BMJ 2004; 329 doi: (Published 26 August 2004) Cite this as: BMJ 2004;329:480
  1. Djillali Annane, professor of intensive care medicine (djillali.annane{at},
  2. Eric Bellissant, professor of clinical pharmacology2,
  3. Pierre Edouard Bollaert, professor of intensive care medicine3,
  4. Josef Briegel, professor of anaesthesiology and intensive care medicine4,
  5. Didier Keh, attending physician5,
  6. Yizhak Kupfer, attending physician6
  1. 1 Critical Care Department, Université de Versailles Saint-Quentin en Yvelines, Assistance Publique-Hôpitaux de Paris, Hôpital Raymond Poincaré, Garches 92380, France
  2. 2 Clinical Investigation Centre, INSERM 0203, Université de Rennes 1, Centre Hospitalier Universitaire, Hôpital de Pontchaillou, Rennes 35033, France
  3. 3 Critical Care Department, Université de Nancy 1, Centre Hospitalier Universitaire, Hôpital Central, Nancy 54000, France
  4. 4 Institut für Anaesthesiology, Klinikum der Universität München, Munich, 81366, Germany
  5. 5 Intensive Care Unit, Charité-Campus Virchow Clinic, Berlin, 13353, Germany
  6. 6 Division of Pulmonary and Critical Care Medicine, Maimonides Medical Centre, Brooklyn, New York, NY 11219, USA
  1. Correspondence to: D Annane
  • Accepted 16 June 2004


Objective To assess the effects of corticosteroids on mortality in patients with severe sepsis and septic shock.

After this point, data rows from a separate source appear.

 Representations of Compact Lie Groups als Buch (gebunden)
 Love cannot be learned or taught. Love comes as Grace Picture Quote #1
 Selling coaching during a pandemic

Data sources Randomised and quasi-randomised trials of corticosteroids versus placebo (or supportive treatment alone) retrieved from the Cochrane infectious diseases group's trials register, the Cochrane central register of controlled trials, Medline, Embase, and LILACS.

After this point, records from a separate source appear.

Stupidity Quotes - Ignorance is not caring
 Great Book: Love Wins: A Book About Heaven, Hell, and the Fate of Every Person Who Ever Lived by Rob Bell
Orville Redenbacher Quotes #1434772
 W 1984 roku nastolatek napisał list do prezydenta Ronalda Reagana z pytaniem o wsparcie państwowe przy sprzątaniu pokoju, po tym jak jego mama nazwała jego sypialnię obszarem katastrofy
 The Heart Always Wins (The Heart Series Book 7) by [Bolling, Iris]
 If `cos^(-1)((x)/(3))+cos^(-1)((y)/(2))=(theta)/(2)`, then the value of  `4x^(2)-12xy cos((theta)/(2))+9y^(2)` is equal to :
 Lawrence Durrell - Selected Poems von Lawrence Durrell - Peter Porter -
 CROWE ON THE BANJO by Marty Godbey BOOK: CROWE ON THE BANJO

Review method Two pairs of reviewers agreed on eligibility of trials. One reviewer entered data on to the computer and four reviewers checked them. We obtained some missing data from authors of trials and assessed methodological quality of trials.

Results 16/23 trials (n = 2063) were selected. Corticosteroids did not change 28 day mortality (15 trials, n = 2022; relative risk 0.92, 95% confidence interval 0.75 to 1.14) or hospital mortality (13 trials, n = 1418; 0.89, 0.71 to 1.11). There was significant heterogeneity. Subgroup analysis on long courses (≥ 5 days) with low dose (≤ 300 mg hydrocortisone or equivalent) corticosteroids showed no more heterogeneity. The relative risk for mortality was 0.80 at 28 days (five trials, n = 465; 0.67 to 0.95) and 0.83 at hospital discharge (five trials, n = 465, 0.71 to 0.97). Use of corticosteroids reduced mortality in intensive care units (four trials, n = 425, 0.83, 0.70 to 0.97), increased shock reversal at 7 days (four trials, n = 425; 1.60, 1.27 to 2.03) and 28 days (four trials, n = 425, 1.26, 1.04 to 1.52) without inducing side effects.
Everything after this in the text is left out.